Alberto Monteiro wrote:
>
> If I have a large, but truncated,
> sample of something,
> how can I estimate what is the probability that this
> something is bigger than some number?
>
What do you mean by 'truncated'?
If you have a random sample that is randomly ordered and you loose any
part of it then in most cases you just get a smaller random sample.
(The exceptions obviously occur when data points are deleted with a
biased function.)
If the data is ordered and the deleting function is random and unbiased
then you have a smaller random sample.
Even if the deletion were periodic (with a linear or specifiable
period) then the data could be treated *as if* it were random (since it
is) and unbiased (even though this cannot be known). Just exercise
caution with auto-correlation, cross correlation and time-serries
analysis.
If you lost intervening middle sections from ordered data then most
aggregate statistics and time series will work GIVEN the additional (and
generally valid) assumption of continuity -- analogous to that used in
common calculus. This family of problems are *MUCH* easier if the
number of lost data points in each span is known or is subject to close
approximation by strong, nearly deterministic inference.

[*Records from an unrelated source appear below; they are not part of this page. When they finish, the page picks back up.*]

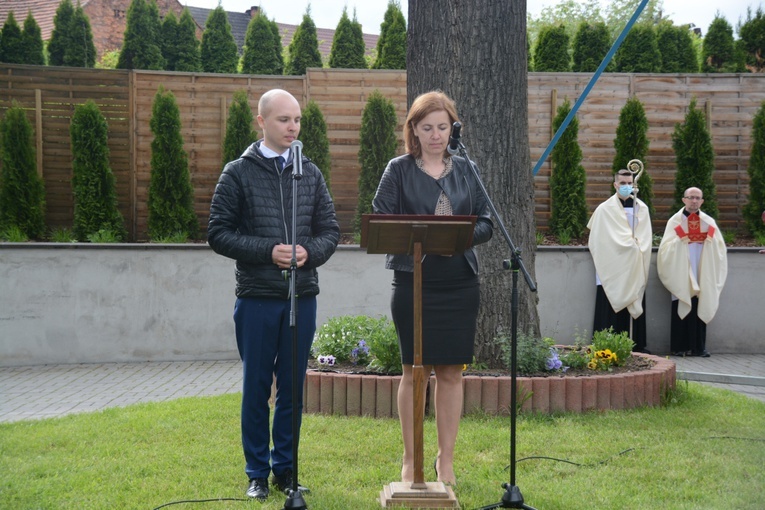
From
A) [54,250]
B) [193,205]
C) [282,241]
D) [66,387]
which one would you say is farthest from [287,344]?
[193,205]

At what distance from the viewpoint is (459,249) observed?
13.9 ft

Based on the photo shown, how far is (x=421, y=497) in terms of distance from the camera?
13.8 ft

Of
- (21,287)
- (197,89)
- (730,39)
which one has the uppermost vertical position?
(730,39)

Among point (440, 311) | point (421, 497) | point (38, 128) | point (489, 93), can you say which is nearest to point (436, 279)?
point (440, 311)

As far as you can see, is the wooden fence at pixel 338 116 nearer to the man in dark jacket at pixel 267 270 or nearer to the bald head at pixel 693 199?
the bald head at pixel 693 199

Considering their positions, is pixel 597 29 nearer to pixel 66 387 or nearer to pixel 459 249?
pixel 66 387

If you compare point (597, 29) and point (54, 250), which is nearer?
point (54, 250)

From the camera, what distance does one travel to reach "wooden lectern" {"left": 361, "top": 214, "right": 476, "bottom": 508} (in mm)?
4055

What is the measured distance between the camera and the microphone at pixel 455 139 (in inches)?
166

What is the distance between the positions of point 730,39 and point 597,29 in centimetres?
241

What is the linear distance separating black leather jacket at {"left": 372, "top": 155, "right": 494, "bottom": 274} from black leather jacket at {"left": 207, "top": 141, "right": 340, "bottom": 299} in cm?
37

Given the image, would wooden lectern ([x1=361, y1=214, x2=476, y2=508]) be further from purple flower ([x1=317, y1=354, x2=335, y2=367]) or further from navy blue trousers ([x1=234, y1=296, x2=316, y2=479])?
purple flower ([x1=317, y1=354, x2=335, y2=367])

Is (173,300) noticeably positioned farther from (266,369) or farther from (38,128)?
(266,369)

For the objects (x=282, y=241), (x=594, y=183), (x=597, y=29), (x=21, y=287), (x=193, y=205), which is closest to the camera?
(x=282, y=241)
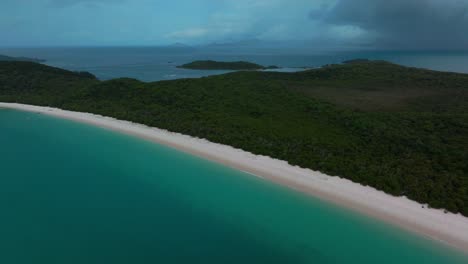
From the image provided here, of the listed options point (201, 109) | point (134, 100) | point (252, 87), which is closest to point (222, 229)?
point (201, 109)

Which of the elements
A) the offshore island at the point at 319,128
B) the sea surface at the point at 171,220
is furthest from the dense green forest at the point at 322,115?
the sea surface at the point at 171,220

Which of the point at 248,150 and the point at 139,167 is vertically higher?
the point at 248,150

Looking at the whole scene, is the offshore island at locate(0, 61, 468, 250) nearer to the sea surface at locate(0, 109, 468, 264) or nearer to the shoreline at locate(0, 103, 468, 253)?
the shoreline at locate(0, 103, 468, 253)

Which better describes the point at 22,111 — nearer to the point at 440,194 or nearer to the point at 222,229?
the point at 222,229

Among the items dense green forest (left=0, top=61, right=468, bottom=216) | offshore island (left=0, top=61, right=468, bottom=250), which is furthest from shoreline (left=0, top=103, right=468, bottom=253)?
dense green forest (left=0, top=61, right=468, bottom=216)

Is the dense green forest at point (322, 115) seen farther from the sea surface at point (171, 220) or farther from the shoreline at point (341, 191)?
the sea surface at point (171, 220)

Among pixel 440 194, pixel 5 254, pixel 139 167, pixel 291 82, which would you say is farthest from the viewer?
pixel 291 82
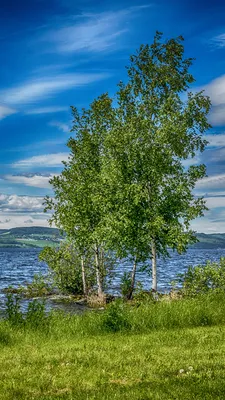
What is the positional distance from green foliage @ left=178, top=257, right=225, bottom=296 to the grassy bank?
8.45 m

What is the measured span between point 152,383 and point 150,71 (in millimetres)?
28016

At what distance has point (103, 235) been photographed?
32531mm

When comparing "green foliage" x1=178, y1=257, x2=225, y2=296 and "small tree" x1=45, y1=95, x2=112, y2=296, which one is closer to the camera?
"green foliage" x1=178, y1=257, x2=225, y2=296

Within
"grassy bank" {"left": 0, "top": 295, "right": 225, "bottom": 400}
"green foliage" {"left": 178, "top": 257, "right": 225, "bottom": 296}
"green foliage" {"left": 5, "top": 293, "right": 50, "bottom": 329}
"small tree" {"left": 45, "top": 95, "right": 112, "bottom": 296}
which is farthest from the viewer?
"small tree" {"left": 45, "top": 95, "right": 112, "bottom": 296}

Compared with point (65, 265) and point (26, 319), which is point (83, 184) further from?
point (26, 319)

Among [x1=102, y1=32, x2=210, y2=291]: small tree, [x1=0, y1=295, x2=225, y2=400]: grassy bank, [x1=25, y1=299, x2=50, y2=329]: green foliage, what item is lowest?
[x1=0, y1=295, x2=225, y2=400]: grassy bank

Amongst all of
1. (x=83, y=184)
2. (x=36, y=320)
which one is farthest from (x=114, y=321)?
(x=83, y=184)

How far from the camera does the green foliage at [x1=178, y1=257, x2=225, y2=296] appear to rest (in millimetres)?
28609

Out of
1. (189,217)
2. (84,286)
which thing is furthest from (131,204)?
(84,286)

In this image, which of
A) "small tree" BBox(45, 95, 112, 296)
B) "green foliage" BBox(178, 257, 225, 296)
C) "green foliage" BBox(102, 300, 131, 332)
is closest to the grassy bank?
"green foliage" BBox(102, 300, 131, 332)

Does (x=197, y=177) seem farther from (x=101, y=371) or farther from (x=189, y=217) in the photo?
(x=101, y=371)

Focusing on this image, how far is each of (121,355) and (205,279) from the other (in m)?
17.0

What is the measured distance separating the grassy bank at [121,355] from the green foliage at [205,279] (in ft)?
27.7

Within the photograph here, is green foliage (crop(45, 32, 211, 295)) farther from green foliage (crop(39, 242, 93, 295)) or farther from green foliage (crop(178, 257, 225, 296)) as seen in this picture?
green foliage (crop(39, 242, 93, 295))
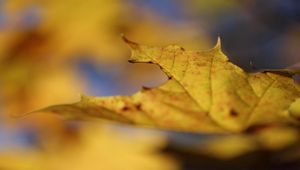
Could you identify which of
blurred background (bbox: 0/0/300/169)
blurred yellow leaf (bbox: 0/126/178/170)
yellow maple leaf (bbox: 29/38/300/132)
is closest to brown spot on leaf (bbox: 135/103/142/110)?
yellow maple leaf (bbox: 29/38/300/132)

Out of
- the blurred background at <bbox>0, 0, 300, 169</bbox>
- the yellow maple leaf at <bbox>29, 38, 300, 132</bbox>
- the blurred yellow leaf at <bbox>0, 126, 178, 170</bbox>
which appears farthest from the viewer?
the blurred background at <bbox>0, 0, 300, 169</bbox>

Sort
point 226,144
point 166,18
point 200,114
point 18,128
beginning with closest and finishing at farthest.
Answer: point 200,114 < point 226,144 < point 18,128 < point 166,18

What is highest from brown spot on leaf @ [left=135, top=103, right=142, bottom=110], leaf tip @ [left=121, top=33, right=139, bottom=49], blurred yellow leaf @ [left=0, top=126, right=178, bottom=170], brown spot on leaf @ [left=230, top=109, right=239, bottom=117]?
leaf tip @ [left=121, top=33, right=139, bottom=49]

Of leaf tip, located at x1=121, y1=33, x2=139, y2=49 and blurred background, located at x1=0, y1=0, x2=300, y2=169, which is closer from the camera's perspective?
leaf tip, located at x1=121, y1=33, x2=139, y2=49

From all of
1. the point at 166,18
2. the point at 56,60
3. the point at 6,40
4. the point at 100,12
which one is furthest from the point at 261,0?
the point at 6,40

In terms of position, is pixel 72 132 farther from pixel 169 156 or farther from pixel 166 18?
pixel 166 18

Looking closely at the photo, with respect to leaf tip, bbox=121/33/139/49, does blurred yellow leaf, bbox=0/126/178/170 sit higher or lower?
lower

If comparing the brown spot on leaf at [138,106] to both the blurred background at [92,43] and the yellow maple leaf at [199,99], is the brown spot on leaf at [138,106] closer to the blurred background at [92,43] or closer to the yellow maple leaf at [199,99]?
the yellow maple leaf at [199,99]

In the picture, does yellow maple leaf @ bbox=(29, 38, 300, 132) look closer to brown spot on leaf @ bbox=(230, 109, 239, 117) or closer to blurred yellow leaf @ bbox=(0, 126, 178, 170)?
brown spot on leaf @ bbox=(230, 109, 239, 117)

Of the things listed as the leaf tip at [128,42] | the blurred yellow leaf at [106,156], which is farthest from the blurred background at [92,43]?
the leaf tip at [128,42]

If you loose one end or the other of the data (as seems to be the case
here) then aggregate analysis becomes difficult, but time series is just
effected by the smaller sample set.
Standard aggregate statistics will remain applicable without
modification *ONLY* on datum drawn from the sample space. That is,
statistically forecast probabilities can lie only in the sampled
sub-population.
In addition, if the number of missing points is known (or is subject to
strong inference) then the probability that a given datum (specified or
not) belongs to either sub-population are a straight-forward problems in
confidence intervals suitable for an introductory text. If the size of
the missing part is not known, then these sets of problems require its
estimation.
Estimating the missing part of the distribution will require that the
researcher make assumptions and will further introduce statistical error
(that will multiply any errors introduced in statistical reasoning
against the estimated distribution. In effect, error will be squared.)
Any estimation process will use many degrees of freedom. Note that any
forecast will be more subject to error as it moves away from the
surviving sample. This means that concave or closed distribution models
are more easily estimated as are assumptions that indicate the missing
sample data is a relatively small proportion of the whole. (Beware! A
common interpretive error will be failure to adjust for this phenomenon
when evaluating alternative models.) Also, stronger distribution
forecasts will be possible if the researcher knows how many points are
missing.
> In numbers: from a random sample { x0[i], i = 1 to n }
> I observe the sample x[i] = min(x0[i], Xcut), what is
> the probability that x0 is greater than K?
>
> Alberto Monteiro